◆ **Listed entries**
────────────────────────────────────────

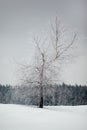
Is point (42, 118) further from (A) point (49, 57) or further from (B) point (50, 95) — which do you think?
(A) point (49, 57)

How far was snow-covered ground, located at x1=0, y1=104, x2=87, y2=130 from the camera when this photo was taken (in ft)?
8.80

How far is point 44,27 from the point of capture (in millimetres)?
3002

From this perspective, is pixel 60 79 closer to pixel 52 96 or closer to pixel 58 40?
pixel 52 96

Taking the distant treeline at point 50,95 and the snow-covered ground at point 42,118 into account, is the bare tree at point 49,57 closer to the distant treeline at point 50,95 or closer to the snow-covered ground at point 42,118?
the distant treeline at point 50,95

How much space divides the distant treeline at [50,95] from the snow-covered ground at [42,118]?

────────────────────────────────────────

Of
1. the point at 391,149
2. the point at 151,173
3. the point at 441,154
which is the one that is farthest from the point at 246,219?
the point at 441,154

────────────────────────────────────────

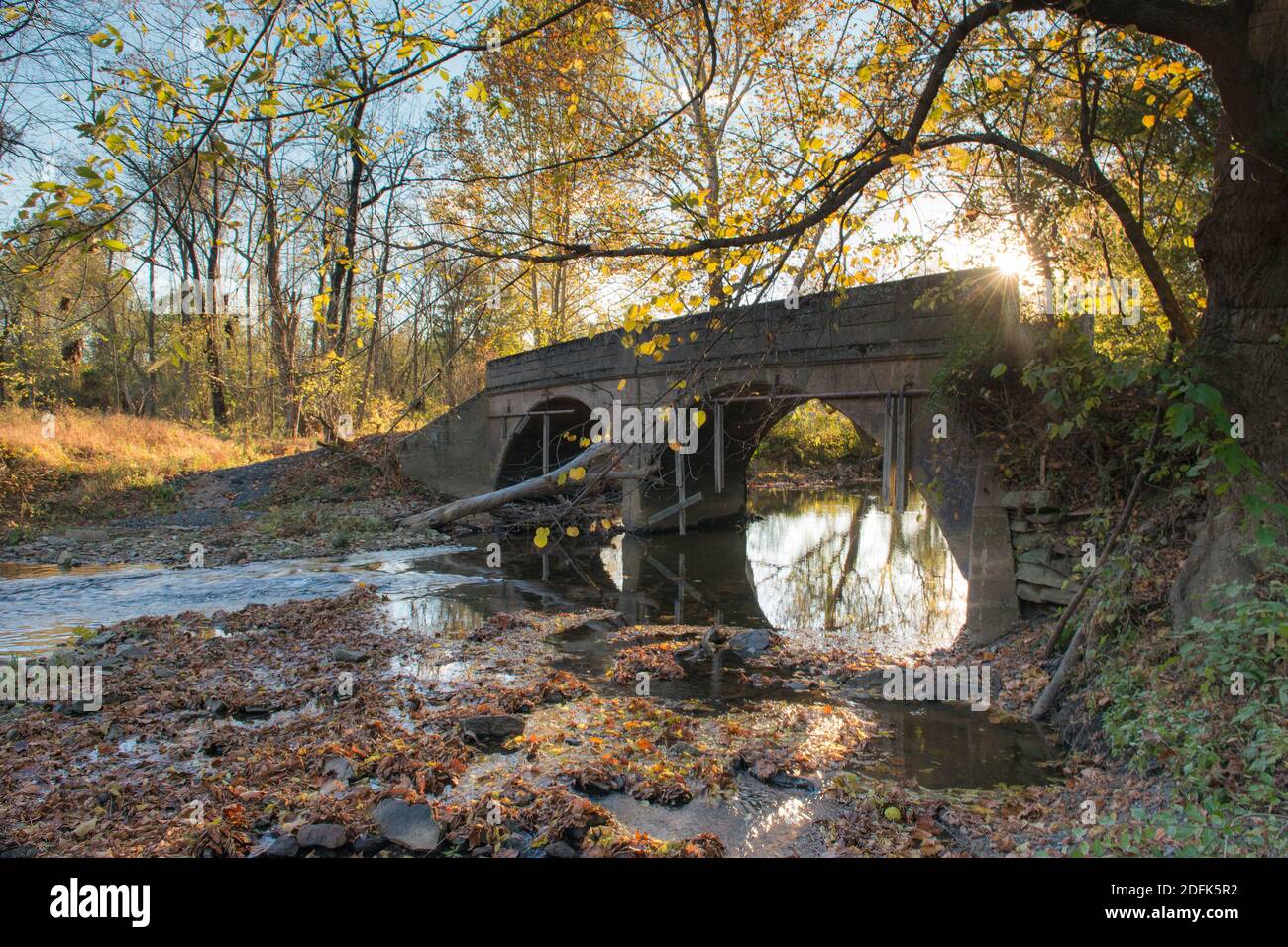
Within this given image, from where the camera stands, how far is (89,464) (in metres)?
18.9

────────────────────────────────────────

◆ **Your goal**
Render the material starting at the line that contains "Is point (42, 118)" and ending at the line that contains "How much space" as a Markdown table with the columns Row and Line. Give each non-blank line its own numbered row and leave out the blank lines.

◆ **The output**
| Row | Line |
|---|---|
| 1 | Is point (42, 118) further from (A) point (49, 57) or further from (B) point (50, 95) — which do you think? |
| 2 | (A) point (49, 57) |
| 3 | How far was snow-covered ground, located at x1=0, y1=104, x2=87, y2=130 from the camera when this photo was taken (in ft)? |
| 4 | 8.80 |
| 5 | How far is point 44,27 from the point of capture (in millimetres)? |
| 6 | 3002 |
| 7 | From this perspective, is pixel 60 79 closer to pixel 52 96 or closer to pixel 58 40? |
| 8 | pixel 52 96 |
| 9 | Taking the distant treeline at point 50,95 and the snow-covered ground at point 42,118 into account, is the bare tree at point 49,57 closer to the distant treeline at point 50,95 or closer to the snow-covered ground at point 42,118? |
| 10 | the distant treeline at point 50,95 |
| 11 | How much space divides the distant treeline at [50,95] from the snow-covered ground at [42,118]? |